For eligible Americans, Social Security benefits are an importance source of retirement cash flow.
They can represent 30 to 60 percent of your retirement income. However, you might end up receiving less money than you’re entitled to—which can represent tens of thousands, or even hundreds of thousands, of lost dollars, if you don’t take the time to consider your options and maximize your benefits.
You need your benefits to last. The decisions you make now about your benefits can affect you, your spouse, and your family down the road. Use these tips to ensure that you don’t leave any money on the table.
Defer Your Benefits
The longer you wait to get your benefits, the more you will receive, which is a great reason to delay receipt of benefits from age 62 to age 70. For example, a 62-year-old man could be eligible for $1,800 in monthly benefits. If he waits until full retirement age (66), he’ll see a $600 increase per month. And if he waits until he’s 70, he’ll receive an additional $768 monthly benefits. This adds up to a 76 percent increase!

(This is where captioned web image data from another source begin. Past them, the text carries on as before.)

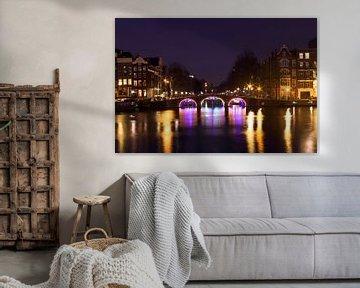 Amsterdam aan de Amstel bij avond van Nisangha Masselink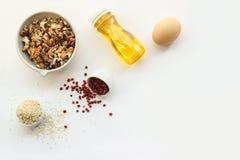 Keto να κάνει δίαιτα κετονογενετικά τρόφιμα στο άσπρο υπόβαθρο με το διάστημα αντιγράφων χαμηλός εξαερωτήρας, υψηλό καλό λίπος Δι στοκ φωτογραφίες με δικαίωμα ελεύθερης χρήσης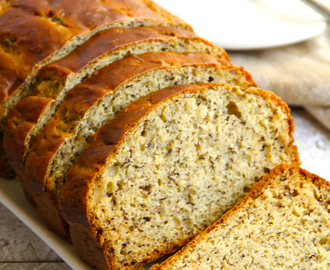 . greek yogurt banana bread .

The time you choose to begin drawing your benefits could mean the difference between having enough cash flow for your retirement lifestyle and having to make major cutbacks.
If you elected to receive your benefits early (age 62), but later decide that you’d rather defer your Social Security benefits, you can do so by suspending them as early as age 66. Doing so will allow you to increase your monthly benefits by eight percent a year to age 70. The result will be a 32 percent overall increase.
Increase Your Benefits While Still Receiving Them
The Social Security benefits that you receive are calculated based on your highest 35 years of averaged indexed monthly earnings. If you choose to continue working while receiving your benefits and you end up bringing in a higher income than your previous 35 years of earnings, you can actually increase your Social Security. Your benefits will be re-calculated to reflect the higher earnings.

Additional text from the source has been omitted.